* _BRIEF_:
Rewrite every caption in the rows below, replacing "Airbag" with "Air bag" and leaving everything else unchanged. Do not include the pictures.

* _MATERIAL FOR THIS EXERCISE_:
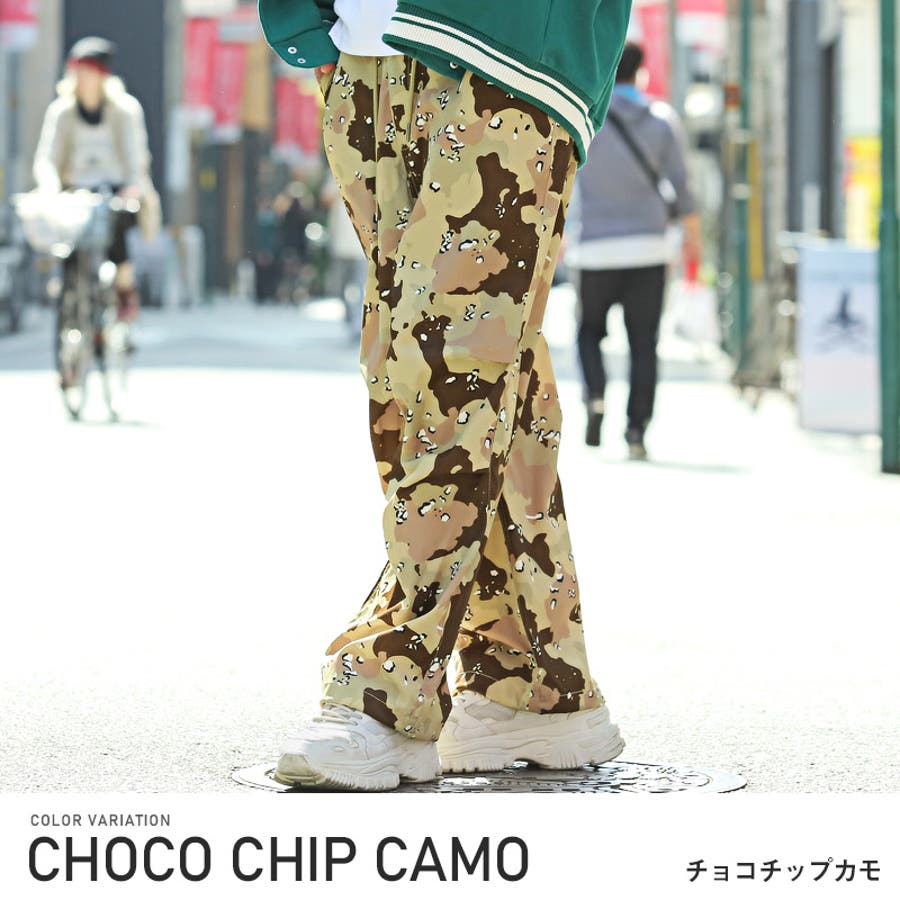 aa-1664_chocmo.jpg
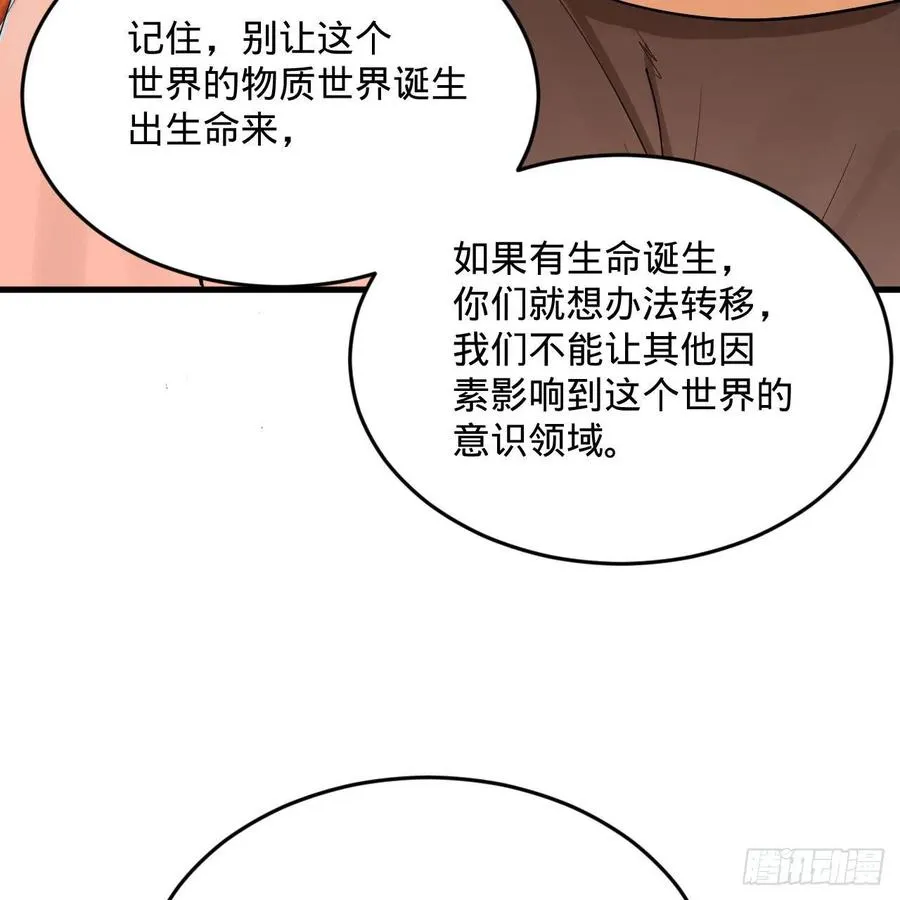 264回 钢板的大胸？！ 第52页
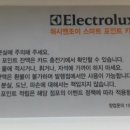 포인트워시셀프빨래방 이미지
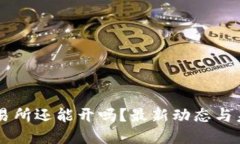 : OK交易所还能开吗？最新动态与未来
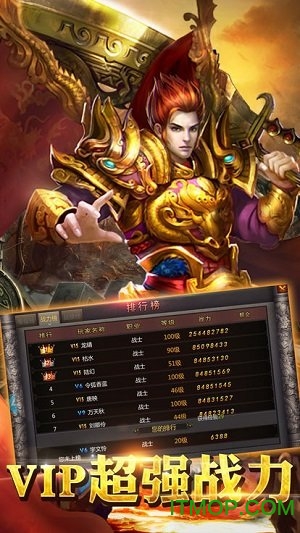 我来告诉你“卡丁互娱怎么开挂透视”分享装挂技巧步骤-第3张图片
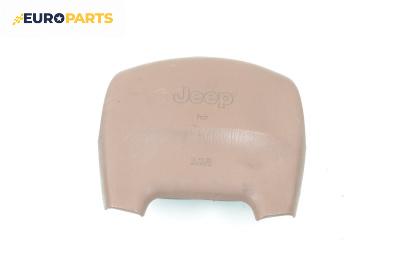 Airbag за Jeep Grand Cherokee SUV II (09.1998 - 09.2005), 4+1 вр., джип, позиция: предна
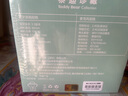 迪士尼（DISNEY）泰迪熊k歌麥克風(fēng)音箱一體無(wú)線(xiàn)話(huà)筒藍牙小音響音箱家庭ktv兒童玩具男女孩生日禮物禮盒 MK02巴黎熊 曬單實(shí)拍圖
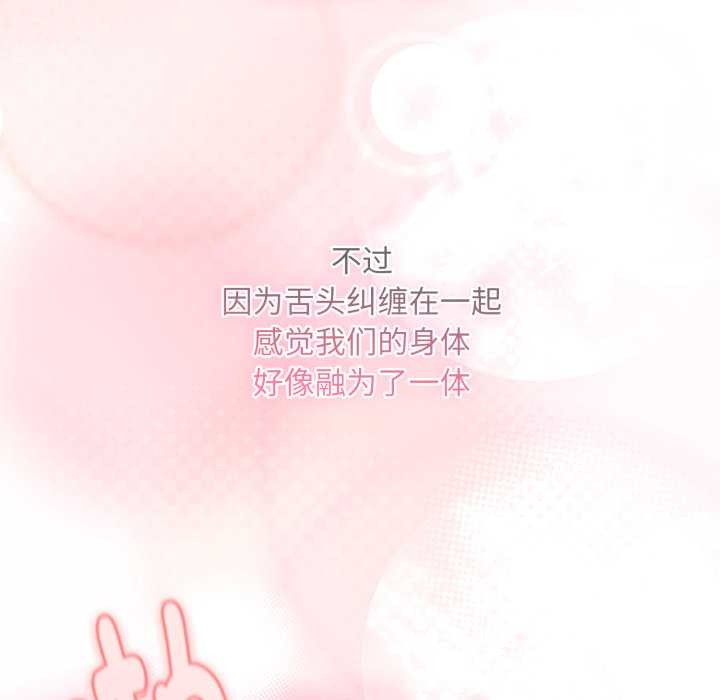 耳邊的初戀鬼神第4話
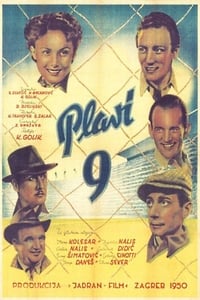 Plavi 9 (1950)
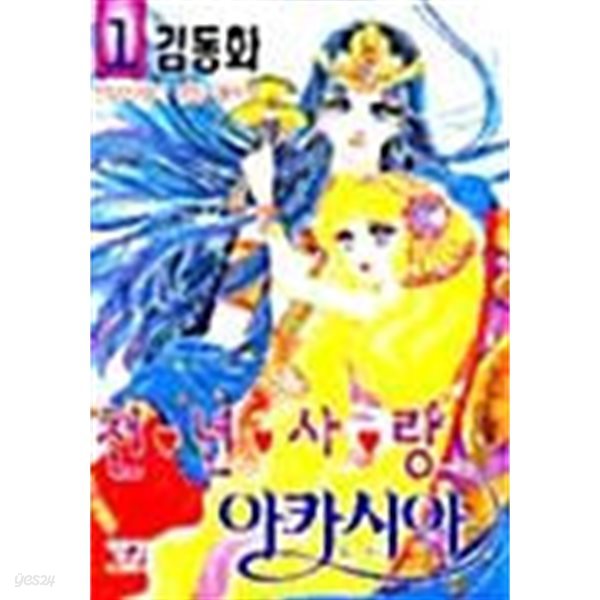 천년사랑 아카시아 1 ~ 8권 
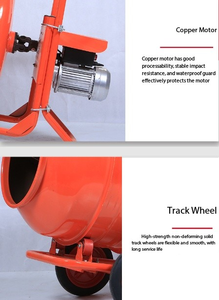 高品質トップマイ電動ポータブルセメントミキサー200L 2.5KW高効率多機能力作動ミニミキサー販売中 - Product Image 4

* _THE COMPLETED TASK_:
 aa-1664_chocmo.jpg
 264回 钢板的大胸？！ 第52页
 포인트워시셀프빨래방 이미지
 : OK交易所还能开吗？最新动态与未来
 我来告诉你“卡丁互娱怎么开挂透视”分享装挂技巧步骤-第3张图片
 Air bag за Jeep Grand Cherokee SUV II (09.1998 - 09.2005), 4+1 вр., джип, позиция: предна
 迪士尼（DISNEY）泰迪熊k歌麥克風(fēng)音箱一體無(wú)線(xiàn)話(huà)筒藍牙小音響音箱家庭ktv兒童玩具男女孩生日禮物禮盒 MK02巴黎熊 曬單實(shí)拍圖
 耳邊的初戀鬼神第4話
 Plavi 9 (1950)
 천년사랑 아카시아 1 ~ 8권 
 高品質トップマイ電動ポータブルセメントミキサー200L 2.5KW高効率多機能力作動ミニミキサー販売中 - Product Image 4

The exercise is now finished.